APY 610SEM: Method and Theory in Archaeology

Reg. #18049
Remote, real time and recorded
Real time meetings: Wednesday 10:20am-1:00pm
Dr. Timothy Chevral

This seminar introduces the critical theoretical issues that are central to Anglo-American archaeology. Using current and classic texts, we will spend the first few meetings developing an understanding of archaeology as a discipline; the various ways practitioners have perceived themselves over time and the historical development of archaeological theory, highlighting significant changes in the direction and nature of archaeological research during the 20th century. Next, we will look at the theoretical approaches that seek to explain culture change or culture transformations, including neo-evolutionary, functionalist and ecological approaches, neo-Marxist and materialist perspectives; and multivariate interaction theories such as world systems theory. After this, we will examine contemporary theories that have roots in various disciplines, involving not only “cultural change” but cultural reproduction. These include neo-idealist, interpretive and neohistorical/contextual approaches; cognitive approaches, hermaneutics, practice, agency, and phenomenological theories, gender theory and postcolonial theories of identity, among others.

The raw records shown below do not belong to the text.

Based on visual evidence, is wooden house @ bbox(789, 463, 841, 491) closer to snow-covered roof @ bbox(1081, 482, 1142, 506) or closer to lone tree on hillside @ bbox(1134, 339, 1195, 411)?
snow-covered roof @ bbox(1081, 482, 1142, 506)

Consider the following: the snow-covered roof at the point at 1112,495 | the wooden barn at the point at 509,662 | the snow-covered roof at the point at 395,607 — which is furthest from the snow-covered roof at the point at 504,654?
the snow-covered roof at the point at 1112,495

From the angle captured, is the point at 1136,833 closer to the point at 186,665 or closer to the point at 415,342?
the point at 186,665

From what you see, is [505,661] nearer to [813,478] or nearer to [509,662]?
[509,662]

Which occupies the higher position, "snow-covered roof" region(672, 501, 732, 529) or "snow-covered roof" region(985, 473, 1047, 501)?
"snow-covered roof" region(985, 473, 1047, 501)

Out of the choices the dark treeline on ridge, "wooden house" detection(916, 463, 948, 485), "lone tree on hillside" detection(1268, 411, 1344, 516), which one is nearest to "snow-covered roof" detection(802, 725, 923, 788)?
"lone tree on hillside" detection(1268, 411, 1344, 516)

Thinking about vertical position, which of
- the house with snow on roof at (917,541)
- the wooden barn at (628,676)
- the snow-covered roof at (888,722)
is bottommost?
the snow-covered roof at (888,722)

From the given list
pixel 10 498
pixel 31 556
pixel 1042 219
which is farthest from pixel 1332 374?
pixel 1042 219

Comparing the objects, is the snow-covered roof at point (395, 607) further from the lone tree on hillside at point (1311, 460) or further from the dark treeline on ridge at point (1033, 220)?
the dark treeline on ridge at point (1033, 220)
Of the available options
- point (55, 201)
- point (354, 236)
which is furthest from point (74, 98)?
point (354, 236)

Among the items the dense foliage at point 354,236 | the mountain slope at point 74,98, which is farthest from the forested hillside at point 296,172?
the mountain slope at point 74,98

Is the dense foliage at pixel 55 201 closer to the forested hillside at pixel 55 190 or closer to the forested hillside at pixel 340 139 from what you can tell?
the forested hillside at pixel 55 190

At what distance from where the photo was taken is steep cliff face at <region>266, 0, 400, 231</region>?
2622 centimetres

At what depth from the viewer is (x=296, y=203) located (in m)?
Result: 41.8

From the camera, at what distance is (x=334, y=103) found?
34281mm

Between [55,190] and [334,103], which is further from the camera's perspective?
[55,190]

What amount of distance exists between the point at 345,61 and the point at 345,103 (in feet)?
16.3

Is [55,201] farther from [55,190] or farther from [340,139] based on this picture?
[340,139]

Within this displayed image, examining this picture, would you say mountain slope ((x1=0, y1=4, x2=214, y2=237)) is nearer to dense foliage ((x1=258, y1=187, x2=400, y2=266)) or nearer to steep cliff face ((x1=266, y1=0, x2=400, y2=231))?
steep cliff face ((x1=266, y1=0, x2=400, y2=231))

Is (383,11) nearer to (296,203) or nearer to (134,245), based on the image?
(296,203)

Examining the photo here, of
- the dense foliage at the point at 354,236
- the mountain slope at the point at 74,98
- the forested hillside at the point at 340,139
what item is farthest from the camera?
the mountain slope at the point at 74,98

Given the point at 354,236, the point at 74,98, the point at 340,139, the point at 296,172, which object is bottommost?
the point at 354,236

APY 654SEM: Graduate Survey in Social Anthropology

Reg. #18050
Remote, real time
Real time meetings: Wednesday, 2:20-5:00pm
Dr. Frederick Klaits

This graduate seminar is designed to provide an overview of current trends in cultural anthropological theory. We will be exploring current debates on such themes as value, violence, sovereignty, biopower, care, language ideology, modernity, and religion.